/tree-sitter-gleam

🌳 A tree-sitter grammar for the Gleam programming language

Primary LanguageJavaScriptApache License 2.0Apache-2.0

tree-sitter-gleam

A tree-sitter grammar for the Gleam programming language

This grammar is able to parse the entire Gleam language. It is largely based on the Gleam parser itself, and deviations from that are noted throughout the codebase.

Usage

tree-sitter-gleam, as with all tree-sitter grammars, is of limited utility on its own. Instead, tree-sitter-gleam is best used as a Gleam parser that can be embedded in other projects. An example of such a project is tree-sitter-gleam-rust-example.

However, tree-sitter-cli can be used with this grammar to show generated parse trees and syntax highlighting for a given Gleam file.

  1. Install tree-sitter-cli
  2. Create a tree-sitters directory in your home directory.
  3. Clone this repository (or symlink it) into the new ~/tree-sitters/ directory.
  4. Run tree-sitter parse path/to/file.gleam to be shown the parse tree for the file.
  5. Run tree-sitter highlight path/to/file.gleam to be shown the file with syntax highlighting applied.

Various Gotchas

There are a few nodes in the generated AST that may be confusing at first:

  • type :: A very ambiguous name, but this refers to a concrete type such as List(#(String, Int))
  • type_name :: Refers to essentially the left side of a type declaration and includes parameters, e.g. MyType(foo, bar).
  • type_identifier :: Known in the parser as "UpName", this is what you would intuitively think of as a type's name, such as List or Result.
  • function_call :: The name is not confusing, but its structure may be. Since Gleam supports first-class functions, the function being invoked could be a variable, a field of a record, an element of a tuple, etc. Some of these are ambiguous without context that tree-sitter does not have. e.g. In string.replace(x, y, z), string could be a record with a field replace that is a function or it could be a module with a function replace —there's no way for the parser to know. In this case, it will be parsed to (function_call function: (field_access ...) ...) , as I arbitrarily decided to always assume the code is accessing a field on a record.
  • constant_field_access :: Recognizes when a reference to a remote function is used as a constant's value. Generally field accesses are indistinguishable from remote function invocations by the parser so field_access is the node name used for both (hence this misnomer).

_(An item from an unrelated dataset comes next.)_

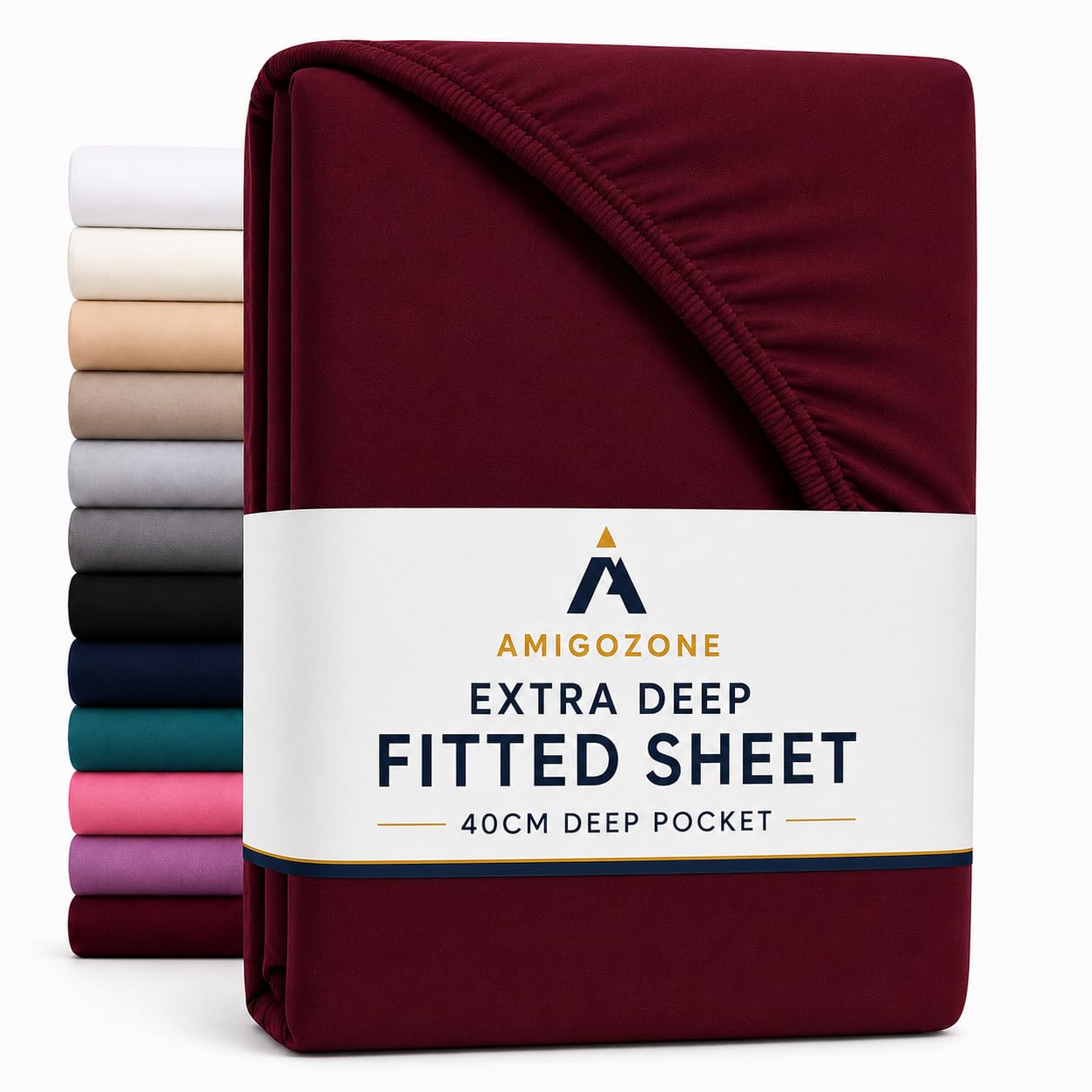 AmigoZone Extra Deep 40CM Fitted Sheet - Soft Brushed Microfiber Easy Care - Fade Wrinkle Resitant Deep Pocket Fitted Bed Sheet (Wine, King)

This is not a comprehensive list. If you find a node confusing, search for it in grammar.js, as it might have an explanatory comment. Either way, feel free to add it to this list and send a PR! ✨

To-do List

  • Add ability to parse all language constructs
  • Syntax highlighting queries
  • Have an issue? Let me know! Please open an issue 💁

Contributing

  1. Change files such as grammar.js and queries/highlight.scm.
  2. The grammar needs to be generated from the grammar.js file by running npm run generate.
  3. Add parser feature tests to the relevant file(s) in test/corpus/, or make a new one.
  4. Run npm run test and fix any failing tests.

Style

To prevent headaches from stylistic differences, I request that you please follow these style suggestions. 🙏

  • Remove all non-mandatory trailing whitespace.
  • Ensure a final newline is present at the end of all files (this is the default in Vim, Emacs).
  • Format JavaScript by running npm run format.